2. The focus of my care has shifted somewhat – there is no cure and very few treatment options for EDS and all its secondary conditions. My life is likely to be shortened by EDS (though no-one can say how much), so I want the main goal of my treatment to be better quality of life. I was referred to my local Palliative Care team about a month ago, as they specialise in complex symptom management, and offer the kind of holistic approach that has been lacking in my care. I have been going up to the outpatient centre of St Christopher’s Hospice every week. I’ve been having massages, participating in art and music therapy, talking to the family support therapist, and doing physiotherapy, and relaxation/meditation. The centre is beautiful – light and airy, and with beautiful gardens. Most beautiful, however, are the people in the centre: the patients, visitors, staff and volunteers. They really do light up the place, and fill it with the kind of vibrancy and life that wouldn’t normally be associated with a hospice.

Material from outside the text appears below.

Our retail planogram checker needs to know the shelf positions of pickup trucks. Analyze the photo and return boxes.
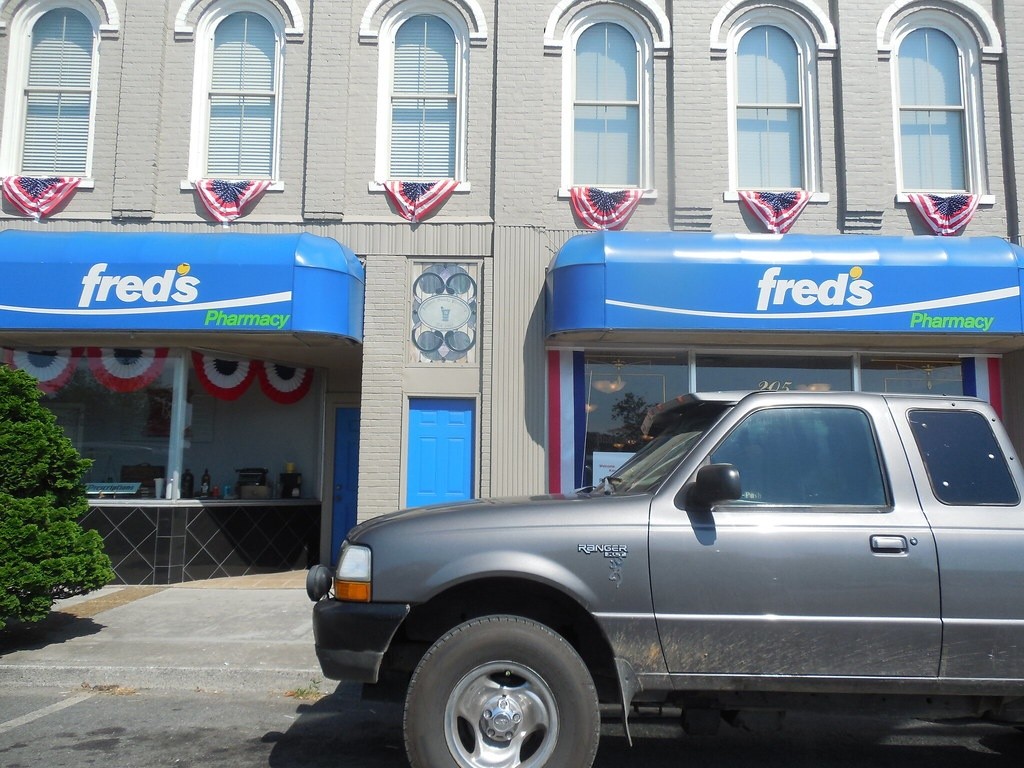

This post is already too long, so I won’t write much more. There will be many more posts – about my health, my thoughts and feelings about my illness, life and death, and about my daily life. I’m sorry that this has been so long in coming, but hope that it explains why I’ve been absent from so many social events recently.
I hope to be able to see you or speak to you soon – I may need to adjust my expectations somewhat, but I’m often able to receive visitors (as long as you know that I might be lying down), and am a huge fan of Skype.
Thank you for reading this far, and for sticking with me through these rocky times. I’m determined not to cry (or sound as though I’ve just been awarded an Oscar), but thank you, thank you, thank you.